While the pandemic flu shoe didn’t drop this year, influenza still left a pretty big foot print.

Comments

  1. #1 Greg
    June 30, 2008

    Do you have a reference for the partial effectiveness of the vaccine for A viruses despite being a mismatch? I’d be interested to read it, especially since I’ve been trying to convince family and friends to get the vaccine partially on the basis of that sort of benefit.

  2. #2 revere
    June 30, 2008

    Greg: Summary here, but if you Google (CDC Marshfield Clinic vaccine) you’ll find links. In CDC’s MMWR of April 18, 2008.

  3. #3 anon
    June 30, 2008

    why is there so few flu in Britain since 2000 ?

  4. #4 Dylan
    July 1, 2008

    I suspect that you’re not going to like this, much, Revere: (and neither do I, really); and please forgive the terrible thread drift; but just the same, I’m afraid that we are just about in the same position (collectively), with respect to our knowledge of how exactly influenza functions — in all of its myriad, manifest, mystical ramifications — as we are with respect to the nature of the Higgs boson, in physics; its mediation between the states that we recognize as electromagnetic energy, and that imponderable “thing” that we recognize as “mass.” The Higgs boson is probably — at least in part — the solution to the problem of integrating the in-fractious Quantum Theory, with the so far irreconcilable (and profoundly sophisticated, and elegant, and remarkably beautiful Relativity theories of Einstein). A “troubling, inscrutable, incalculable, entirely theoretical particle;” seemingly parts the waters that separate the vast continents that divide the seemingly irreconcilable space, where the speed of light coalesces into “common matter.” It is the common denominator of “empty space;” as though there ever was such an entity. It is the “mystery,” and the “stuff” of the vacuum. Beyond the bounds of infinity. Perhaps beyond Eternity. Certainly beyond knowing.

    Influenza, I suspect, has its own “Higgs bosons;” we cannot find them, because we simply do not know where, or how, to search for them. Influenza is neither “good,” nor “bad,” as Nature sees it. But it does things.
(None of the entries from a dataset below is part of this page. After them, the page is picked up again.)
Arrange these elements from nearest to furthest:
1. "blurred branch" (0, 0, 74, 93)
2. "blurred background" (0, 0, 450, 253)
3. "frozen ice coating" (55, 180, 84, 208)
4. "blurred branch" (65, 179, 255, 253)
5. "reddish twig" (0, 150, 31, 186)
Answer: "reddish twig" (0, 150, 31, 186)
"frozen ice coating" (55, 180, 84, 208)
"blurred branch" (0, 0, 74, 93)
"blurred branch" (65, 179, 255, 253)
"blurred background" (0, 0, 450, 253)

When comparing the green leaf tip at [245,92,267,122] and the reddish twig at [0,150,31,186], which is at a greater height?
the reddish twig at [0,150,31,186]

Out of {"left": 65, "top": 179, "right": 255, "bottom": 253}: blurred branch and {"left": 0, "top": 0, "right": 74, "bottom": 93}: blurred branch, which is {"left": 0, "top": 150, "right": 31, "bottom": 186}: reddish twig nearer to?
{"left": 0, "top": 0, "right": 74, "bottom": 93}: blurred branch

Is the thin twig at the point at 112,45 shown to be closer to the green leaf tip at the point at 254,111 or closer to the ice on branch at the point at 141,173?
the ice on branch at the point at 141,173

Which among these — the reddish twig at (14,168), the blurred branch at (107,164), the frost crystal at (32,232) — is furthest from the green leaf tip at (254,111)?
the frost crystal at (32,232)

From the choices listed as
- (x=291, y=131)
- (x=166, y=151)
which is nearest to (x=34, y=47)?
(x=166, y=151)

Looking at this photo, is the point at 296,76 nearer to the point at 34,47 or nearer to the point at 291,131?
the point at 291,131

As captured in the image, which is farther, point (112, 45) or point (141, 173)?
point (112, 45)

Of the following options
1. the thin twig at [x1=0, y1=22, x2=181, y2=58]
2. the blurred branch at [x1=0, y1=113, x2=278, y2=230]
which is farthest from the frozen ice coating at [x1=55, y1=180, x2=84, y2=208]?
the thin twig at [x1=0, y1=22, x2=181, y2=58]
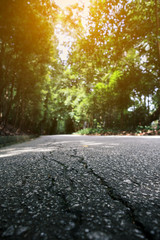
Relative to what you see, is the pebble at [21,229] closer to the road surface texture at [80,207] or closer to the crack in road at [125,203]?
the road surface texture at [80,207]

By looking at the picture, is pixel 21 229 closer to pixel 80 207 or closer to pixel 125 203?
pixel 80 207

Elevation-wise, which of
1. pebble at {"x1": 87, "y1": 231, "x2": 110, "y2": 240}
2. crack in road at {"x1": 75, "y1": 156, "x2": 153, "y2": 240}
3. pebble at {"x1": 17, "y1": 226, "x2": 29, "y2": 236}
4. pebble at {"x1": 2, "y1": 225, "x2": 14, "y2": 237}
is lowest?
pebble at {"x1": 2, "y1": 225, "x2": 14, "y2": 237}

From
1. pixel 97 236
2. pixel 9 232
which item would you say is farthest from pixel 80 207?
pixel 9 232

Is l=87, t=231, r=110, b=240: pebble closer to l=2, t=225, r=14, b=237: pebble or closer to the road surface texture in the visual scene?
the road surface texture

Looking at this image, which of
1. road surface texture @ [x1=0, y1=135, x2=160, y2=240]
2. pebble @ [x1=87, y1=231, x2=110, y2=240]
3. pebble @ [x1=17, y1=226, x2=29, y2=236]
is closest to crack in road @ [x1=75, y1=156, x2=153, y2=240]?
road surface texture @ [x1=0, y1=135, x2=160, y2=240]

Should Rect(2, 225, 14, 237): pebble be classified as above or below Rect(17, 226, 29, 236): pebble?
below

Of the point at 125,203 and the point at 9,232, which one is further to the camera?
the point at 125,203

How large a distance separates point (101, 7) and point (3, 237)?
5903mm

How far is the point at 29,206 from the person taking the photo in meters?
0.83

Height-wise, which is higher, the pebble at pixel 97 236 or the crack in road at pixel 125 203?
the pebble at pixel 97 236

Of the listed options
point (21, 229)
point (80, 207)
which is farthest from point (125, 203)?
point (21, 229)

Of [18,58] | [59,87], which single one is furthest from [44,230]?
[59,87]

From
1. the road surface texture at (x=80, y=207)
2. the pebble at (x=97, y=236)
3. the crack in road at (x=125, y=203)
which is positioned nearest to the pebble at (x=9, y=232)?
the road surface texture at (x=80, y=207)

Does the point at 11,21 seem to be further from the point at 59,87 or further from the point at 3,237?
the point at 59,87
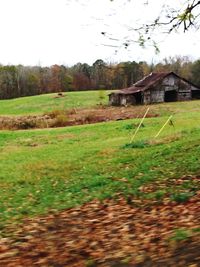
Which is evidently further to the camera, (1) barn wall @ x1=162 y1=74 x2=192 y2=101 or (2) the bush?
(1) barn wall @ x1=162 y1=74 x2=192 y2=101

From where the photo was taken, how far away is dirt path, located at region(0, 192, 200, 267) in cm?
633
And only our collective hubris comforts us into believing that we know either how, or why, or what, or even when.

    I believe that you are troubled because you perceive what you believe to be a colossal storm on the horizon. You know that many of us share your concern. This “community” has done all that it can, with what it has at its disposal (meager, at best); and we have done it openly, candidly, and in full knowledge of the ridicule that we were likely to be subjected to. We went ahead, anyway. We still plod on. Because we still perceive — clearly — the vast magnitude of the unmitigated danger.

    We are not there, yet; but the sense is, even among the myriad Governments, now, that it is closing in. When communication crumbles, and shuts down, to protect paltry territory, that is never a good sign. And it is cropping up all over. The pandemic (perhaps the one to end all pandemics), does not require our assistance; but it is getting a shit load of it, all the same. I am totally convinced that we deserve much of the credit (such as it is) for arousing, and focusing, many of the otherwise perpetually somnolent, moribund Governments, on the nature and immediacy of this approaching catastrophe

    I will not stop until the “Beast” is dead. It is dreadful, hideous, and powerful beyond belief. I have met it, and it does not surrender meekly. The battle was epic. And nearly cost me my life. And that is what is in our future. And that confrontation is very likely in our most immediate future.

  5. #5 Influenza
    July 1, 2008

    Influenza virus is a deadly lethal weapon which moves on slowly at initial stage but on prolonged time in our body, its causes serious effects. Si i favor for the complete eradication of this influenza virus.